В три минуты Каня расшвырял дерущихся в разные стороны. Было предостаточно окровавленных лиц, подбитых глаз. Щеку Стаха пересекала рваная рана, как от удара кастетом, Брун вышел из драки невредимым.
Каня неистовствовал.
— Кто бить — ходить ко мне! Хха! Я всегда бить! Кто убийца — ходить ко мне, я его убивать! Как тебя зовут, вот ты, младенец, я тебя побить. — И спокойнее: — Работай, Брун. Что ты делать, меня учить… Как я работаю — дерьмо! Ты меня учить! Кр-р-репко учить, понимает?!

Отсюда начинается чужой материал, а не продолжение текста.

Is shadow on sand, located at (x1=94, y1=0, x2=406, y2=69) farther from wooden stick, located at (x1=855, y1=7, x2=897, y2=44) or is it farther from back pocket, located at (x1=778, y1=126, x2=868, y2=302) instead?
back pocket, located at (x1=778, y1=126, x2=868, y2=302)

Такая драка была только раз и больше не повторялась. Стоило возникнуть даже незначительной ссоре или перебранке, как тотчас слышалось наводящее ужас «Хха!» и гремел голос Кани:
— Как ты зовут, собачий сын? Иди ко мне, я тебя бить! — и все стихало. Слово «убийца» исчезло из лексикона рабочих; Каня не скрывал своих симпатий к Бруну.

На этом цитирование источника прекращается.